Remiremont – Une intéressante conférence sur la maladie de Charcot

Photographies : Jean-Claude Olczyk.

Vendredi 22 avril 2022, le centre culturel Gilbert Zaug à Remiremont accueillait une conférence sur la maladie de Charcot. Elle était animée par le Docteur Sophie Pittion-Vouhovitch, neurologue à l’Hôpital Central de Nancy et médecin ‘’coordinateur’’ du S.L.A. en lorraine

Quelques chiffres et constats.

– Le matériel médical est très onéreux.

– C’est une maladie qui provoque un véritable bouleversement dans la vie du malade et , hélas…dans celle de son entourage.

– Les aidants sont heureusement très proches.

– L’atrophie musculaire est sournoise et progresse sans arrêt.
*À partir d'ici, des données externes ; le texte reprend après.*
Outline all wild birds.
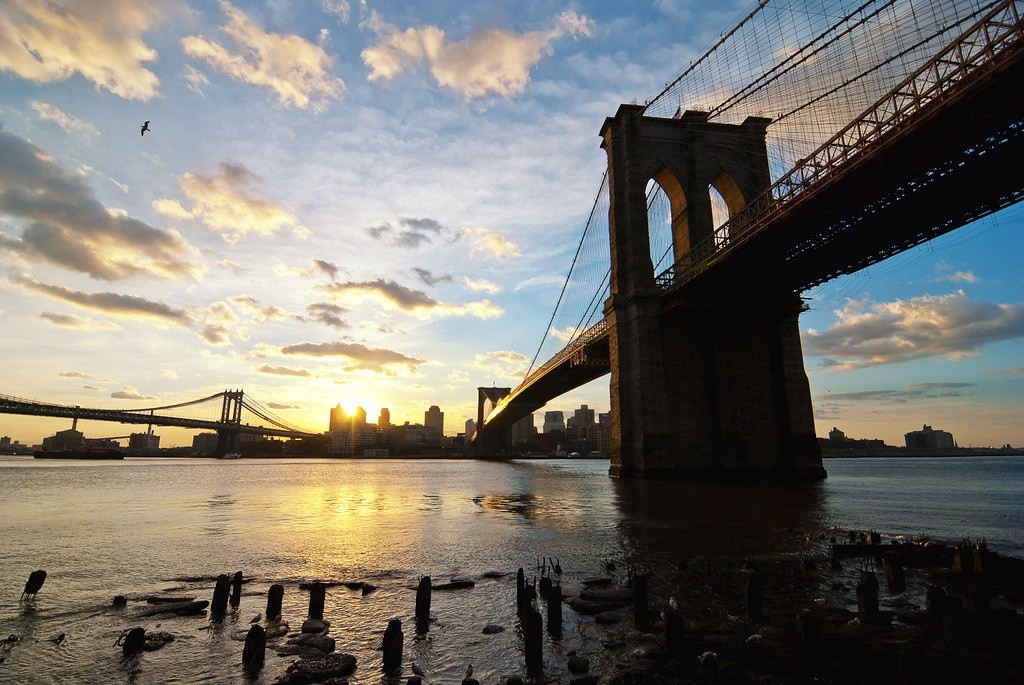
[465,664,475,680]
[669,597,679,609]
[412,661,427,678]
[44,633,65,646]
[140,121,150,136]
[247,613,263,626]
-Tout est complexe à ce jour…ce qui explique les difficultés à mettre en place de traitements plus performants.

– Âge moyen de début : entre 50 et 70 ans.

– 1000 à 1500 nouveaux cas par an.

– 6000 à 7000 patients en France.

– 180 en Lorraine.

– Sexe : 1,5 hommes pour 1 femme.

– 10 % de cas familiaux.

Toutes ces données sont récentes (année 2021).

– Les diagnostics sont souvent donnés en retard, quelquefois : un an.

Facteurs environnementaux

– Exposition à des toxiques (métaux lourds, solvants, des pesticides.

– Le tabac.

– L’activité physique intensive.

– Toxines produites par de faux champignons.

Comment se comporte cette maladie

– Pertes progressives des neurones moteur…

–  Troubles de l’élocution, de la voix, de la déglutition (prendre ses repas très lentement) , atteintes de la fonction respiratoire, perte de poids importante et rapide.

Tout cela en pleine conscience.

– Durée moyenne de la maladie : 3 à 5 ans

Aujourd’hui, les traitements restent inefficaces. Le corps médical essaye d’allonger la longueur de vie de quelques mois.

Cette terrible maladie incurable se finalise par une insuffisance respiratoire.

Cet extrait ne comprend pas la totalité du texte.